Feedback

FullSizeRenderNone of my readers liked the main character in my story.  In fact, I don’t even like Wilson.

Here is the feedback I got from Tom.

“I do have these random thoughts.

Wilson reminds me a little of J. Alfred Prufrock in the first half of the story, wondering about himself, introverted and introspective.

I don’t like Wilson and would not want to be friends with him.

Both women are mean to him and he spends his life helping women.

How did he get to this point of desperation in his life where he can neither act, nor not act, and he is vilified for doing either by himself and others.

All in all, I think you had a good time writing this, I hope it wasn’t too painful, and I would be honored to read your next undertaking.”

I thought Tom’s painful comment was funny and ironic, because now it is going to be painful since I’m at a loss as to how to help the story henceforth!

I think it’s ok to have an unlikable character, but the reader must still care about that character. And that’s where I failed. I made Wilson into a caricature rather than a well-rounded character. He’s too persnickety, too prissy, too judging. I went overboard.

I jumped into writing the story without thinking more about it ahead of time. It’s a weakness of mine. I need to back up and write a character sketch about Wilson. Because the more I know about him, the easier it will be to make him seem real and relatable.

Here are some thoughts to help kick-start the sketch.

Where did Wilson grow up? What were his parents like?

Pick two or three childhood events. How does Wilson feel about them?

Go into his young adulthood. Dredge up a few memories.

Write down Wilson’s physical description—his eyes, hair, skin, teeth…

How about Wilson’s style of dress? His way of speech? Does he have a personal motto?

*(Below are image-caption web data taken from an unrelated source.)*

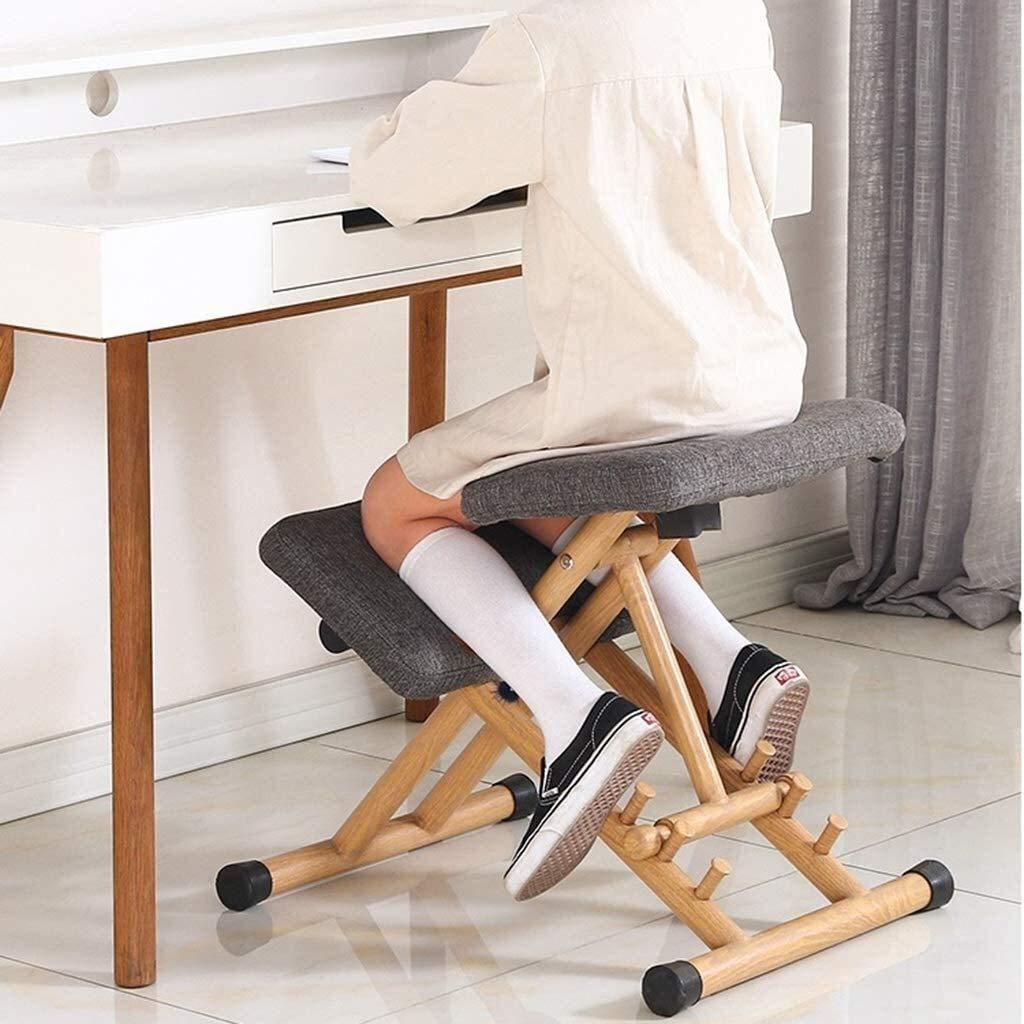 xingchen ergonomisk knästol, halkfri korrigerande sittställning, nätmaterial flerlägesjustering, lindrar midjestorlek, förhindrar hundrygg (färg: grå) Grått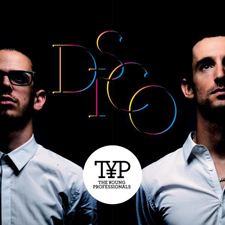 The Young Professionals (TYP) - Disco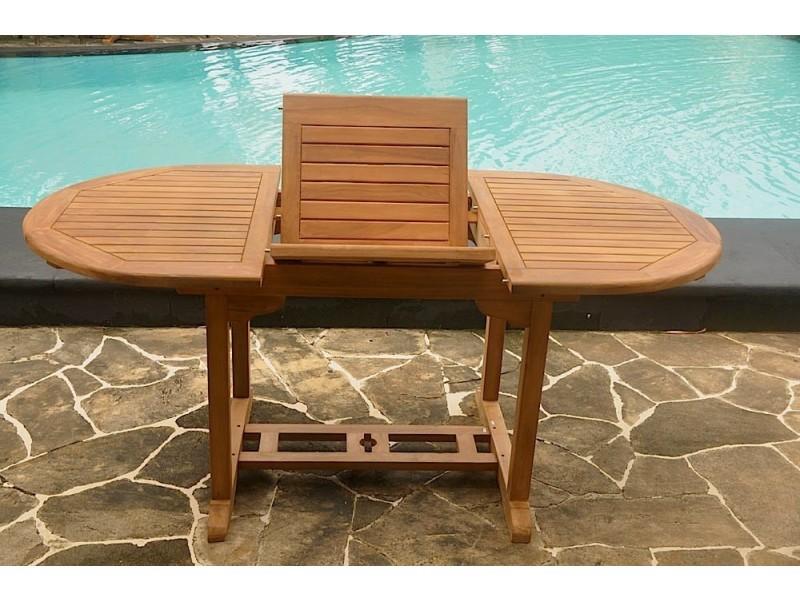 Table kajang 6 : table de jardin ovale extensible en teck brut 6 ...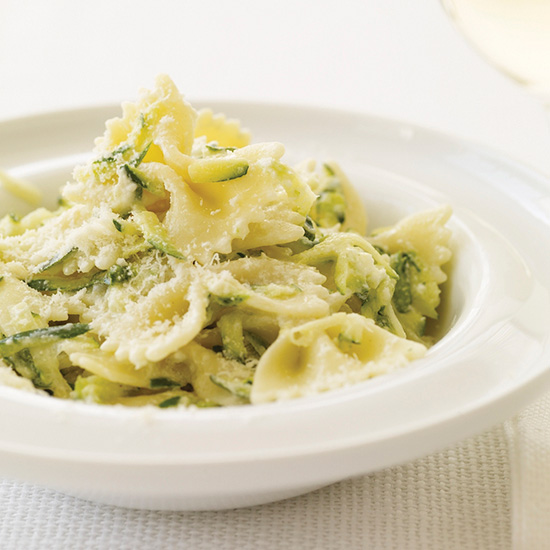 Farfalle with Yogurt and Zucchini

Describe Wilson’s mannerisms, his quirks, his bad habits, his likes and dislikes.

Does Wilson have any redeeming qualities?

I’ll construct Wilson and his life history, and I’ll try to make him more human and then maybe the readers, even if they still don’t like him, will be able to empathize with him. Back to work!

Revision Decisions

IMG_0262Last February 2015, I wrote a short story at a three-day writing retreat at the Faber Academy an offshoot of Faber & Faber in London. Marcel Theroux led the retreat.

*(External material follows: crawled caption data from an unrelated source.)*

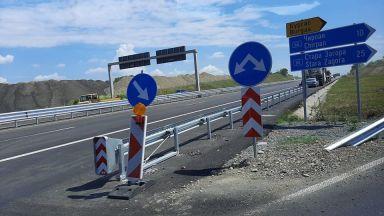 """Ексшефът на """"Автомагистрали"""": Има гаранции за ремонта на АМ """"Тракия"""""""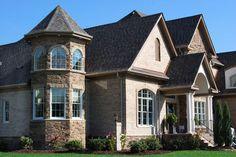 VA Jumbo Loans: Bigger Loan Amounts for VA Mortgages Rival the Jumbo Loan https://www.madisonmortgageguys.com/bigger-loan-amounts-for-va-mortgages-rival-the-jumbo-loans/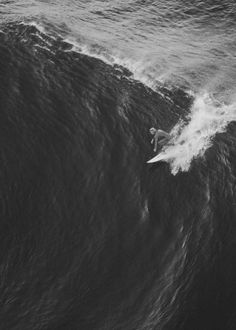This takes courage, understanding, and practice. You don't just hop onto a wave this size.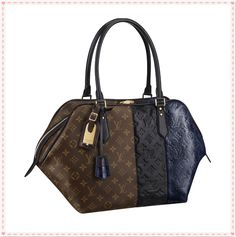 Popular Lv Handbags Outlet - Awesome handbags discount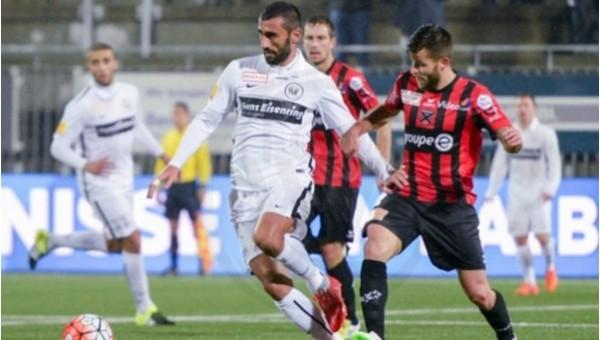 Selçuk Şahin, Süper Lig'e dönüyor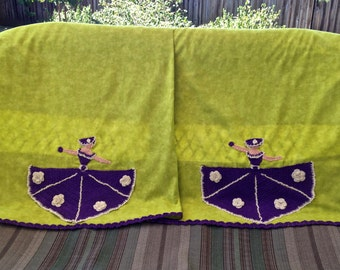 Pillowcase Pair, Crocheted Ladies in Purple on Green, Pre-Washed Cotton Pillowcases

Marcel was an instructive teacher, funny and charming as he pushed us to complete our stories. For three days, we wrote—with occasional breaks for sessions on craft. On the last day, we read our very different stories aloud.

I came home with a story about a repressed married man who, one night after work, gives a stranger a ride home.

One year later, I got back to the story for revisions. For me, writing is the fun part while revising feels tedious and tiresome. No matter, it must be done! That’s what 2016—The Year of Submission means for me and Jenny. Finishing our work and sending it out.

Here is part of my revising checklist.

Spend much time and angst over the opening sentence, so hard to get right, but so important in hooking the reader into continuing. The following are great first lines.

“I’m spending the afternoon auditioning men.” Aimee Bender, “Call My Name”

“They shoot the white girl first…” Toni Morrison, Paradise

Take out extraneous words. If the word doesn’t add anything to the sentence, remove it.

Use strong verbs. He walked should become, he stomped…he puttered…he skipped…depending on the context.

Adverbs? “I believe the road to hell is paved with adverbs, and I will shout it from the rooftops.” Stephen King feels strongl—oops, I mean Stephen King does not like adverbs. But I’ve decided I’m ok with a few, here and there.

Construct paragraphs with varying degrees of sentence length—short, long, medium—which makes it more enjoyable for the reader. Here’s an example by Lorrie Moore in her short story “Referential.”

“All this had to be accepted. Living did not mean one joy piled upon another. It was merely the hope for less pain, hope played like a playing card upon another hope, a wish for kindnesses and mercies to emerge like kings and queens in an unexpected change of the game.”

Read and reread every sentence hunting for typos, clunky transitions…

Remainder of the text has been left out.